**Work task**
Your reply should contain every record, restated word for word.

--- Listed entries Enclosed Below ---

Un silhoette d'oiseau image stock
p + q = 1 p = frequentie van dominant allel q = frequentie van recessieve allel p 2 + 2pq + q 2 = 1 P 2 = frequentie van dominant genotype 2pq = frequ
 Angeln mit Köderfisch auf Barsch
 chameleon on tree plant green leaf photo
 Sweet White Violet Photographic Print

--- End of Enclosed Listed entries ---

**Solution for this task**
Un silhoette d'oiseau image stock
p + q = 1 p = frequentie van dominant allel q = frequentie van recessieve allel p 2 + 2pq + q 2 = 1 P 2 = frequentie van dominant genotype 2pq = frequ
 Angeln mit Köderfisch auf Barsch
 chameleon on tree plant green leaf photo
 Sweet White Violet Photographic Print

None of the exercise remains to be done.